- What the task asks
Decide whether each statement agrees with the text that follows, answering yes or no and quoting the words of the text that settle it.
1. The writer and Dennis were involved with each other for roughly ten years, on and off.
2. The lyrics credited to Styx complain of having too little time.
3. The writer says they were known for good timing in romance.

Time is far spent for bullshitting.

*blank stare*

I've got to get this ball on the court. Gotta get my thang in my action.


That's what's happenin'.

*blank stare*

Something's got to pop off for me. Soon. I realize that I'm as anxious as S about the prospect of not being able to do that which I've always done.

I didn't understand her angst

I'm straight trippin', boo.

Too much time on my hands, it's ticking away with my sanity
I've got too much time on my hands, it's hard to believe such a calamity
I've got too much time on my hands and it's ticking away from me
Too much time on my hands, too much time on my hands
Too much time on my hands . . .
-- Styx

Oy vey.

Monday, September 12, 2005

Next Lifetime

Your energy
Feels so damn good to me
It picks me up
Don't wanna come down
Got you spinnin' all around
You need to know
I got somebody
But your beautiful
But still it ain't that type of party
-- Badu

HAS to be the most fucked up emotional situation you can ever be in.

Err'thang is right.

Chemistry. So damn right. Interests. So right. Flow. So gatdman right.

...but you kinda in the middle of something. *ahem* Ok, ok. You're in a relationship.

That shit blows me, because this type of shit used to always seem to happen to me.

I was famous for havin' some ill timing when it came to my loins.

Me and Dennis messed with each other for years. How long was it? Had to be about 10 good years. On and off.

- Extracted data
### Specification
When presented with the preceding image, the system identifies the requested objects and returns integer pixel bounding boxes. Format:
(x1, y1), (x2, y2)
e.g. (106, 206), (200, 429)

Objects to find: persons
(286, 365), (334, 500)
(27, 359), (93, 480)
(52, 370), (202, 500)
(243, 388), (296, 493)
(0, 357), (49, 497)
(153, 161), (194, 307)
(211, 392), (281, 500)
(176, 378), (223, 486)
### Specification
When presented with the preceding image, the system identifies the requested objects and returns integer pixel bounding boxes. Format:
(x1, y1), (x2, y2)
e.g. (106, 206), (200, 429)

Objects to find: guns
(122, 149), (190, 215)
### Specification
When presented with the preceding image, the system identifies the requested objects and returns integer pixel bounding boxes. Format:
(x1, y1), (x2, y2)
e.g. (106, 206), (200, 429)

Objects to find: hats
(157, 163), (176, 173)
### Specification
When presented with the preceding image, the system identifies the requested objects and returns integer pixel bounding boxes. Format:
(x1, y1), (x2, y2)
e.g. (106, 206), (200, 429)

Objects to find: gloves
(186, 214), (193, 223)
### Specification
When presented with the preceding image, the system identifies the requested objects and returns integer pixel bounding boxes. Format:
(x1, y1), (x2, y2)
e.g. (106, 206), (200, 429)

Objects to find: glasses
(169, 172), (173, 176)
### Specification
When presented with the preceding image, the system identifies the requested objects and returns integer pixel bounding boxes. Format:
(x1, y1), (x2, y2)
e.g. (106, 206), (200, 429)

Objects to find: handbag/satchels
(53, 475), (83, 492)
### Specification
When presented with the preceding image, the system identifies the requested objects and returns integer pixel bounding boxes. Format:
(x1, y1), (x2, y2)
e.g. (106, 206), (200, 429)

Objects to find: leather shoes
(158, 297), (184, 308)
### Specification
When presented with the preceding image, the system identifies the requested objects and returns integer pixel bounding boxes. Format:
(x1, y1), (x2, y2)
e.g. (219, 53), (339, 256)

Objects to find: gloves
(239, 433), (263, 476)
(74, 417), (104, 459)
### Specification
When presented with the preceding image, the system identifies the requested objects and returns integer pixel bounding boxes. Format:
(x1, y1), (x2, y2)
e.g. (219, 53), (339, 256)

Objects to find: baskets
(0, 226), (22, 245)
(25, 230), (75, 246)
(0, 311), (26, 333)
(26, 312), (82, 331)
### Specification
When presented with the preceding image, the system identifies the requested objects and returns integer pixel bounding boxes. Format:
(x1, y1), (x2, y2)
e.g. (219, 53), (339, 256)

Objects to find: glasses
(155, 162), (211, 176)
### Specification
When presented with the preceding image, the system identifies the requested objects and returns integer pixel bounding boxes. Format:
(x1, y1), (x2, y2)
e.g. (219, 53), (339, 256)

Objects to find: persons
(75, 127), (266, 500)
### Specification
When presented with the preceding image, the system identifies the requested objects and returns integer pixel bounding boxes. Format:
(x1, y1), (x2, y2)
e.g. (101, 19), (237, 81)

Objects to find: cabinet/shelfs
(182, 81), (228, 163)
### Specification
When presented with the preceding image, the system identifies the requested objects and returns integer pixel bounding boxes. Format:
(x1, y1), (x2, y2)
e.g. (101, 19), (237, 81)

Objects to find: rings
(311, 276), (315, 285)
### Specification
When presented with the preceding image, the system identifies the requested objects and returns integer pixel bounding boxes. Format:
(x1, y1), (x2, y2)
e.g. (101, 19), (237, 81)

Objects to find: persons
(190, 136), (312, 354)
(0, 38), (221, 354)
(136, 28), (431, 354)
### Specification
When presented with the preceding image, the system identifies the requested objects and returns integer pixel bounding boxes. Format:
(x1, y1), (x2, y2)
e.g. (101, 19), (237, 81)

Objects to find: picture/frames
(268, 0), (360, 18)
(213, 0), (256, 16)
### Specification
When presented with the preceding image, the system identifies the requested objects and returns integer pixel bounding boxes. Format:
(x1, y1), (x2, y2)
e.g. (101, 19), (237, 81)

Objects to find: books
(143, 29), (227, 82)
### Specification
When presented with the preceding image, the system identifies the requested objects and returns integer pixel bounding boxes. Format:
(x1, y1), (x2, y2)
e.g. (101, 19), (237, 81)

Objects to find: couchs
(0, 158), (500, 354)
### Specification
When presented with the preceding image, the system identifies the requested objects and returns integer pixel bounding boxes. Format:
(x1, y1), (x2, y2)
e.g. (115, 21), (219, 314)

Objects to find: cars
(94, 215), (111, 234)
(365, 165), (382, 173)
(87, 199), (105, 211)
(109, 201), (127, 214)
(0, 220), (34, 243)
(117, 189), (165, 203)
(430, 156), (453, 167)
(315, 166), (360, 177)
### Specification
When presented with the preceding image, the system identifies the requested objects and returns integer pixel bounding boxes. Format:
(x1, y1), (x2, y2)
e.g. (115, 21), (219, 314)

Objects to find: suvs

- Exercise result
1. Yes: "Had to be about 10 good years. On and off."
2. No: "Too much time on my hands, it's ticking away with my sanity"
3. No: "I was famous for havin' some ill timing when it came to my loins."